======== EXTRAIT CHOISI ========

Les pions du terrorisme

Publié le 17 juillet 2016 | Temps de lecture : 9 minutes

Déséquilibré, lâche, barbare : les qualificatifs négatifs attribués au responsable de l’attentat de Nice ne manquent pas.

Comme beaucoup d’autres avant lui, il ne s’agit pas d’une personne particulièrement religieuse. C’était un adulte possédant des antécédents de petite criminalité, et qui a basculé soudainement dans le terrorisme.

En somme, il s’est converti.

Au moment où ces lignes sont écrites, on n’a pas élucidé comment cette transformation s’est opérée.

Dans des cas antérieurs, c’est toujours le même scénario.

Au départ, c’est un petit vaurien. Il s’agit d’un jeune homme condamné pour des délits mineurs qui possède un trait fondamental : c’est un être asocial.

Il n’a pas d’empathie pour ses victimes et c’est toujours un conjoint dominateur, parfois violent. Son estime de soi est très faible.

======== DONNÉES D'ENTRÉE ========

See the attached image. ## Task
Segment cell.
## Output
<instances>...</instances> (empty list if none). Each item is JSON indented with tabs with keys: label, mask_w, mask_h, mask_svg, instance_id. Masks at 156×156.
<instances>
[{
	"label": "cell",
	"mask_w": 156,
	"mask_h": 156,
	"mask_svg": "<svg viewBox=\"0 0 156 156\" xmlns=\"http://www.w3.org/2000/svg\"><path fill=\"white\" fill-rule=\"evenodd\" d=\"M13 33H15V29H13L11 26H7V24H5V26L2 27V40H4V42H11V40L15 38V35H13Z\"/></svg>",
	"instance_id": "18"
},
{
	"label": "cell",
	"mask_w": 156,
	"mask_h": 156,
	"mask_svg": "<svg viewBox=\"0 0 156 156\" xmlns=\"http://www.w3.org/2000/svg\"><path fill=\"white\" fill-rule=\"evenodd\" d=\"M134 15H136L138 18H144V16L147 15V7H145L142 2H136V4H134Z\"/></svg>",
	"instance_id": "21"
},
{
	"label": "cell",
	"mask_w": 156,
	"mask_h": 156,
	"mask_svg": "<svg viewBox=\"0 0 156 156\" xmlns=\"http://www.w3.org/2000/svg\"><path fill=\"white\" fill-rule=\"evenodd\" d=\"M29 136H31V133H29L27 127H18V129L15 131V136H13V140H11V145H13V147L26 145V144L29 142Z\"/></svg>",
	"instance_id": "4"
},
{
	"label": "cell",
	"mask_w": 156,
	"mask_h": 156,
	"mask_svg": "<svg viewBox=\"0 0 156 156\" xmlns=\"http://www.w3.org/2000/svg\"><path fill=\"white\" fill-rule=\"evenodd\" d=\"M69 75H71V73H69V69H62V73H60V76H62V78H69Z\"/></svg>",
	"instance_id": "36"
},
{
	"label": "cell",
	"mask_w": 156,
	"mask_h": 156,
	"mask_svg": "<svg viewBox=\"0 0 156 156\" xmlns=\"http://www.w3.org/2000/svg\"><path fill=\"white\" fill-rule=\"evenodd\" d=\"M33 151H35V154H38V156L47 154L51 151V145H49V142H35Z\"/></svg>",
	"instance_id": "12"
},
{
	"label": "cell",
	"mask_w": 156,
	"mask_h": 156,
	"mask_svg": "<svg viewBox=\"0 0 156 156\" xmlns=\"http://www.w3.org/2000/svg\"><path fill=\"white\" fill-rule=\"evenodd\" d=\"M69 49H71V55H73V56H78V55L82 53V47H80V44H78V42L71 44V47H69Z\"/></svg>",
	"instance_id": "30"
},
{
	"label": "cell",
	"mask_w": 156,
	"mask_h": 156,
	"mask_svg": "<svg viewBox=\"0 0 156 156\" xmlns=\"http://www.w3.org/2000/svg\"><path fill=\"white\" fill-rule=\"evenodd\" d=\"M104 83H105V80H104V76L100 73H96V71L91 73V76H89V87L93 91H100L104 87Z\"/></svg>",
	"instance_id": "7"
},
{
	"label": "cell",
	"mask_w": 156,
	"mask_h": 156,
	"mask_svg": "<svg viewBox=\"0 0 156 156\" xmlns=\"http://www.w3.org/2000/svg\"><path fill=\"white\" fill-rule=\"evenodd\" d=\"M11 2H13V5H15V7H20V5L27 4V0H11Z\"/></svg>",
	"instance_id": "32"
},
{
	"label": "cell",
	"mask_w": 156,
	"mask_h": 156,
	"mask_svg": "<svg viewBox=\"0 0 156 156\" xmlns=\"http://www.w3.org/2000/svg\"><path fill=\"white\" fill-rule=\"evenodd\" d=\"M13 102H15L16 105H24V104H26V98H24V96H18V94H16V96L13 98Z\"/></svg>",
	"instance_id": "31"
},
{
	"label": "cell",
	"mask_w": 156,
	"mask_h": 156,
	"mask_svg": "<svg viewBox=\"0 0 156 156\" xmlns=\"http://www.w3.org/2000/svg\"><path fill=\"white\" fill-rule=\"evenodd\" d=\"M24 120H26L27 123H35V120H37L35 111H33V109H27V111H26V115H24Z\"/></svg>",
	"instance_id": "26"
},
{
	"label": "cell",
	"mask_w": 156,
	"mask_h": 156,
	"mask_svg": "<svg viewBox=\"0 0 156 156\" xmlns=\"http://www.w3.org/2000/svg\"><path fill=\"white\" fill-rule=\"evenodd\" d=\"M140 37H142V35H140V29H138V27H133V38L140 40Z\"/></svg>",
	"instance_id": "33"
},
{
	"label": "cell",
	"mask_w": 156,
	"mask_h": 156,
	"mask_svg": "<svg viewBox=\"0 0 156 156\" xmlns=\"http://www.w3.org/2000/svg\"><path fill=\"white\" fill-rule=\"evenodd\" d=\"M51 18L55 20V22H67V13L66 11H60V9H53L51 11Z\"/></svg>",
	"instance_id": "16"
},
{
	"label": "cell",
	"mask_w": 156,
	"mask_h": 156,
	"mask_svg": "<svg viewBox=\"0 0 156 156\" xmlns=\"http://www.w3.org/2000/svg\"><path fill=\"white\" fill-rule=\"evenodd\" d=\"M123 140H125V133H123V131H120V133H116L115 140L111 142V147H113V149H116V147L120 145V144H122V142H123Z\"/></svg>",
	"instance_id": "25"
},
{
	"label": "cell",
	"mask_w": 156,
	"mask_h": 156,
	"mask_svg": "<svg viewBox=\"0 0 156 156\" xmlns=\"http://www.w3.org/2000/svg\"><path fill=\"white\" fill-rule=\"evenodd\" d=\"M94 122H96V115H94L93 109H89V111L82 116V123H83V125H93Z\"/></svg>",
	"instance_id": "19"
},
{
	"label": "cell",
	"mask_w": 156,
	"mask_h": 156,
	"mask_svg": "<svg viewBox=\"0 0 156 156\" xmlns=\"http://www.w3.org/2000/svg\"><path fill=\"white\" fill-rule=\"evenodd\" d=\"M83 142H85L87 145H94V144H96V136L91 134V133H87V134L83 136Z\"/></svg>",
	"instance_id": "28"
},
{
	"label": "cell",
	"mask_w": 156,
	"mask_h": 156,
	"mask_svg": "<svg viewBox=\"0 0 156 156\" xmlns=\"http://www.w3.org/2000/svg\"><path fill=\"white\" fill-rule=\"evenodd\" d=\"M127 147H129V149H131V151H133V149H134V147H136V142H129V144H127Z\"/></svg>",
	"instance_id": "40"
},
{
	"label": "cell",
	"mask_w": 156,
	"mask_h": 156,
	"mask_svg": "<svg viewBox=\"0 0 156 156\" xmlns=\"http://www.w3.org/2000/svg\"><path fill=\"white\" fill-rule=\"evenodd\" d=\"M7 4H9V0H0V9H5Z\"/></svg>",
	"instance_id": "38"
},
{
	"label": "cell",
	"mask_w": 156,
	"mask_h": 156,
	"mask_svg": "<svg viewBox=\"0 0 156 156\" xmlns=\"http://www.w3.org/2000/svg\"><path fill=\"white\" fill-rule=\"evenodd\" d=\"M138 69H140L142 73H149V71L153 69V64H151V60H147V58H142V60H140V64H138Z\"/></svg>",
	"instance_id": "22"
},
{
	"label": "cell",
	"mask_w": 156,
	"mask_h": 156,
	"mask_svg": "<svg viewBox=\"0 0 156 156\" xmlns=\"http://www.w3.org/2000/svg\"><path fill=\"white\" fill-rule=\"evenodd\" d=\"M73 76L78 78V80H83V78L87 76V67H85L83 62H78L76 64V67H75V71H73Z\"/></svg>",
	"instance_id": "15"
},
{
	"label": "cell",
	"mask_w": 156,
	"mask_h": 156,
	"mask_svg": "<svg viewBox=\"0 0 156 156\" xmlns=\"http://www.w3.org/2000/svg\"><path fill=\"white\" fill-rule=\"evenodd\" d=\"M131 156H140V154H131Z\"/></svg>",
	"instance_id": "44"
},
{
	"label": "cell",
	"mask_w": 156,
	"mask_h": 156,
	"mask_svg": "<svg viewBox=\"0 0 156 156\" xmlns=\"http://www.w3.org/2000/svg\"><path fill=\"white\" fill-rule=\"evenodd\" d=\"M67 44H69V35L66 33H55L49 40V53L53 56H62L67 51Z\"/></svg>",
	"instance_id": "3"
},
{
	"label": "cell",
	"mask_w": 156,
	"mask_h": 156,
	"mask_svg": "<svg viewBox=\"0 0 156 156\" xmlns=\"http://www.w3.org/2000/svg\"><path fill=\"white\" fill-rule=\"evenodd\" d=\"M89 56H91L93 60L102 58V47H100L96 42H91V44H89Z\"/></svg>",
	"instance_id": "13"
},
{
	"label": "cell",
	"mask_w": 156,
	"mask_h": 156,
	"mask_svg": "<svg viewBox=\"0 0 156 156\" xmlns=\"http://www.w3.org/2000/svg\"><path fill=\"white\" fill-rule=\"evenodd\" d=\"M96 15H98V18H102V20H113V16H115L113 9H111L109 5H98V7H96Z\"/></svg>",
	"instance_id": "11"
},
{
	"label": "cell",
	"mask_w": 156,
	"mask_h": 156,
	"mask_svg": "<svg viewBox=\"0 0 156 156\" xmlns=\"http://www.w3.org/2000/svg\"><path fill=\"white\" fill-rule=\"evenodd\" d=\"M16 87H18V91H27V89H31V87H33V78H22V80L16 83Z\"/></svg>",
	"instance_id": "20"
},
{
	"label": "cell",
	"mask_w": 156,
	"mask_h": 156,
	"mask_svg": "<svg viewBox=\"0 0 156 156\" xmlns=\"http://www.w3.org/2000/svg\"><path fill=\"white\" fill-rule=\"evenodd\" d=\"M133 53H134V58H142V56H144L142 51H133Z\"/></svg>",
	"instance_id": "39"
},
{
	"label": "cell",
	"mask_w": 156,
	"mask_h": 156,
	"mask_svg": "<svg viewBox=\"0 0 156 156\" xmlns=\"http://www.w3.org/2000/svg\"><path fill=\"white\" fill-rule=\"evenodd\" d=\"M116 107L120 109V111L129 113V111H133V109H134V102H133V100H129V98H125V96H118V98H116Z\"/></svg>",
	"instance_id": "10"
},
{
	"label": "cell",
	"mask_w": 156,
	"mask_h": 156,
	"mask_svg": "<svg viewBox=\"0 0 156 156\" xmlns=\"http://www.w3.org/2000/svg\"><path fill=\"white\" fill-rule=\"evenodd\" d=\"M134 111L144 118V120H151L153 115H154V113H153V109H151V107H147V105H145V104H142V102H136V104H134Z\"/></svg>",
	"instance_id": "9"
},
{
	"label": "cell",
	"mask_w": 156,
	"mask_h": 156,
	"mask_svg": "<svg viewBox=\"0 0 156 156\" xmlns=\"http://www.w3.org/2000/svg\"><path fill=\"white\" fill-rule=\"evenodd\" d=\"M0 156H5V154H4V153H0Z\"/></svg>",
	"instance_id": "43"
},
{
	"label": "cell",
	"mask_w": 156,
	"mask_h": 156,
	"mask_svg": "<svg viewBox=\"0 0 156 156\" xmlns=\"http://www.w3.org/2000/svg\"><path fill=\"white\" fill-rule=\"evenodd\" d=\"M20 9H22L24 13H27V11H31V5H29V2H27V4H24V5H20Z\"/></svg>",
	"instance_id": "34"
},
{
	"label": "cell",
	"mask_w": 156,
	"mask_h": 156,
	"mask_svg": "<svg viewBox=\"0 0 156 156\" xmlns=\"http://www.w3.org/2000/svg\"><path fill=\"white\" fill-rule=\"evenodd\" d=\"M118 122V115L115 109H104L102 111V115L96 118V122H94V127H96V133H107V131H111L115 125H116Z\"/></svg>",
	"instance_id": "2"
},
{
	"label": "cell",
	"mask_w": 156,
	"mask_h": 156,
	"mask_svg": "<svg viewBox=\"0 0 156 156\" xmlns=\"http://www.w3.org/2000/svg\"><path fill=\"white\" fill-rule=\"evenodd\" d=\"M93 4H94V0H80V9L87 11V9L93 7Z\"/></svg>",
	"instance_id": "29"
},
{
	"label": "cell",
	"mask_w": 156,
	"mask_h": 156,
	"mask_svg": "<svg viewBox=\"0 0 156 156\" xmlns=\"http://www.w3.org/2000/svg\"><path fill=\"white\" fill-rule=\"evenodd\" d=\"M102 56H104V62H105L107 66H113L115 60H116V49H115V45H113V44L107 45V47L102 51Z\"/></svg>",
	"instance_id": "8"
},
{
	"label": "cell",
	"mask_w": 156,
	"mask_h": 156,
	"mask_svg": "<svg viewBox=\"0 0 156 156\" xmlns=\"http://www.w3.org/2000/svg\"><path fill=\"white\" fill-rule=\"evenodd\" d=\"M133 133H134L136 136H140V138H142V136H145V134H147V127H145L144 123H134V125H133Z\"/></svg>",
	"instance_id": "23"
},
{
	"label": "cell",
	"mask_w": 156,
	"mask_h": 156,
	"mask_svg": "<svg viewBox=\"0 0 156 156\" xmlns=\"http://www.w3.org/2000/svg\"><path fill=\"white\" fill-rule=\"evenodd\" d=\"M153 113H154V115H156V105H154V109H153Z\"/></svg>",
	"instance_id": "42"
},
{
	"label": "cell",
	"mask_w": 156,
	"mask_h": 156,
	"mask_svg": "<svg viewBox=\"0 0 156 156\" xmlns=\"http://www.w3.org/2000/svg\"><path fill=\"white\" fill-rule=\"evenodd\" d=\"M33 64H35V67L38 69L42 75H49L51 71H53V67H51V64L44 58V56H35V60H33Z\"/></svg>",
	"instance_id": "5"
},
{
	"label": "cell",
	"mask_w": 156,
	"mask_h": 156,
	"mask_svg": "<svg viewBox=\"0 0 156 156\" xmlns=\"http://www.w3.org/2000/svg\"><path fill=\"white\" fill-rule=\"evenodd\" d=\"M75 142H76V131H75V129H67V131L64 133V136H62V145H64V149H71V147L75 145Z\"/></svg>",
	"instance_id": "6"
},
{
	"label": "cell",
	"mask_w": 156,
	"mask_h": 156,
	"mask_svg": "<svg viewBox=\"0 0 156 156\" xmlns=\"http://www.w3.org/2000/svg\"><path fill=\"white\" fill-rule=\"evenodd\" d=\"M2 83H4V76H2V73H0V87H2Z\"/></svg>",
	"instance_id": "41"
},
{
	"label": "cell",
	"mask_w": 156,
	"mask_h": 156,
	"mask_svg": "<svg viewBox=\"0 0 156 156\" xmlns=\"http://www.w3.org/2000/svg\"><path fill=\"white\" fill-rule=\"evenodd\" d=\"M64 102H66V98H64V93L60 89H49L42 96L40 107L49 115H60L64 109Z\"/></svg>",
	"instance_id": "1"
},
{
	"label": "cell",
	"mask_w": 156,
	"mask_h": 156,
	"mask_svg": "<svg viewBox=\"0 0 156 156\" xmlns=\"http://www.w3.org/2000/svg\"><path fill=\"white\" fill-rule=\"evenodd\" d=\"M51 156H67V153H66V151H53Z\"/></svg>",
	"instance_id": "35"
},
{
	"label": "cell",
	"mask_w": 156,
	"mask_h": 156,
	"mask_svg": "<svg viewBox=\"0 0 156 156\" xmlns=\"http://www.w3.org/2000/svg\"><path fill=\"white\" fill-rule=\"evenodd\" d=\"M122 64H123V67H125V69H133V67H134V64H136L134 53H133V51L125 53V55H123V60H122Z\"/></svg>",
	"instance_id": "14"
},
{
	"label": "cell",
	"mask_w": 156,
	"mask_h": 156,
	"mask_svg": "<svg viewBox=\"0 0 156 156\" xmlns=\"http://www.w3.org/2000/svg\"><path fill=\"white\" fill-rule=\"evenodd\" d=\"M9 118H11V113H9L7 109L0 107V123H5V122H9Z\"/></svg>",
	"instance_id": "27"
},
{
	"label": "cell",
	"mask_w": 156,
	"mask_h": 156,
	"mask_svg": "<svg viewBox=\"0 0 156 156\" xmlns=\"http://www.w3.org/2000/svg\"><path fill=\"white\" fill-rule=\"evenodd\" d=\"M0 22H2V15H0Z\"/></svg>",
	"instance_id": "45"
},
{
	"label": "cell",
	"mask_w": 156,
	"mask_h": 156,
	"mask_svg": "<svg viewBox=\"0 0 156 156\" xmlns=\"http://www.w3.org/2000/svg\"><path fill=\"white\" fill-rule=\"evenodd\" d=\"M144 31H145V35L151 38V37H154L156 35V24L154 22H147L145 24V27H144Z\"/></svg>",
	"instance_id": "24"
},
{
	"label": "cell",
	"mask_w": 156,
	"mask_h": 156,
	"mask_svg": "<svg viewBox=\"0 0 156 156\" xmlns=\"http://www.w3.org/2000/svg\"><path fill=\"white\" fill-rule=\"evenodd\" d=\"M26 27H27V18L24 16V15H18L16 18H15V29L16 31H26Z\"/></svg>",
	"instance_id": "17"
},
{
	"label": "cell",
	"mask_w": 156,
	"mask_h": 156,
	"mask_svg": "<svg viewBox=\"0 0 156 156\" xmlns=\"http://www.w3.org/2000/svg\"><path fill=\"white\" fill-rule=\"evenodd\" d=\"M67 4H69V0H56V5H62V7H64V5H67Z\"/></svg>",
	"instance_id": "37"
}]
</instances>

========

* _CONSIGNE 1_
Extrayez à l'identique, s'il vous plaît, les lignes de la liste qui vont de sa toute première ligne jusqu'à celle contenant "33H15V29H13L11 26H7V24H5V26L2 27V40H4V42H11V40L15", bornes incluses.
* _CONSIGNE 2_
Prolongez l'article sur le terrorisme à partir de sa dernière phrase.
L'article sur le terrorisme et la liste n'ont aucun rapport entre eux.

* _RÉPONSE 1_
See the attached image. ## Task
Segment cell.
## Output
<instances>...</instances> (empty list if none). Each item is JSON indented with tabs with keys: label, mask_w, mask_h, mask_svg, instance_id. Masks at 156×156.
<instances>
[{
	"label": "cell",
	"mask_w": 156,
	"mask_h": 156,
	"mask_svg": "<svg viewBox=\"0 0 156 156\" xmlns=\"http://www.w3.org/2000/svg\"><path fill=\"white\" fill-rule=\"evenodd\" d=\"M13 33H15V29H13L11 26H7V24H5V26L2 27V40H4V42H11V40L15 38V35H13Z\"/></svg>",

* _RÉPONSE 2_
Ses condamnations judiciaires successives, au lieu de modifier son comportement, renforcent son sentiment d’être rejeté par la société.

C’est alors qu’il fait la rencontre d’un catalyseur. Souvent imam sunnite autoproclamé, celui-ci va transformer son interlocuteur en petit artisan du terrorisme. Cette transformation peut, au minimum, se faire en quelques semaines.

Le premier contact s’amorce sur un sujet de discussion aussi futile que la météo ou la dernière victoire d’un club sportif.

Le catalyseur est un caméléon. Il possède le même accent, le même vocabulaire, adopte le même langage corporel, répète les mêmes gestes et possède la même attitude que son interlocuteur. Ce mimétisme sert à l’apprivoiser. Inconsciemment, ce dernier découvre alors un alter ego; ils sont faits pour s’entendre.

À cette étape, il n’est pas certain qu’ils se reverront. En fait, le catalyseur est un recruteur qui sème à tout vent dans l’espoir de trouver éventuellement des adeptes.

Puis ils se revoient par la fréquentation des mêmes lieux.

Au fil des rencontres, leur relation s’approfondit, basée sur le respect mutuel. Peu à peu, le catalyseur utilise sa supériorité intellectuelle pour susciter une légère admiration qui servira à assujettir subtilement son interlocuteur sauvage.

Et quand la confiance s’est installée, alors commence le processus de radicalisation.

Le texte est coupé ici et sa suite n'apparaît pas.